◆ YOUR TASK ◆
Beneath this line sits some data. Return only its lines from the one holding "crocus violet orange isolated white flower" through the one holding "Dogshow 2017-04-08 KC of Yorkville--162411", inclusive, exactly, with the images removed.

◆ SUPPLIED DATA ◆
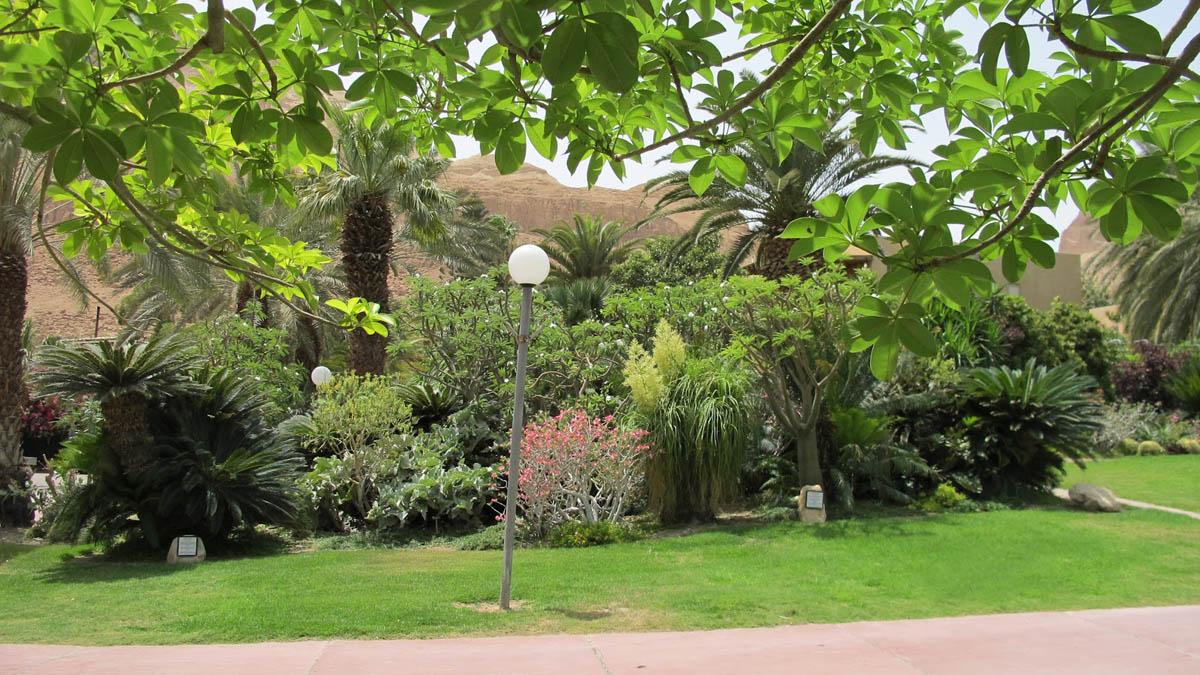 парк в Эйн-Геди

...

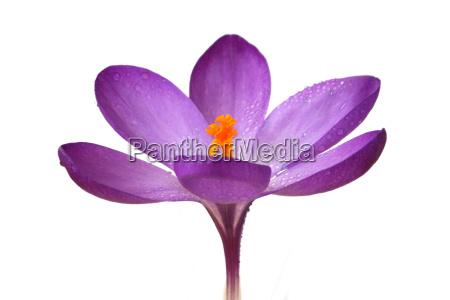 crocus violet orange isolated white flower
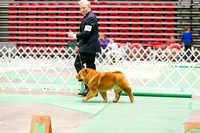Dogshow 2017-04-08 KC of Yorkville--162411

◆ OUTPUT OF THE TASK ◆
 crocus violet orange isolated white flower
Dogshow 2017-04-08 KC of Yorkville--162411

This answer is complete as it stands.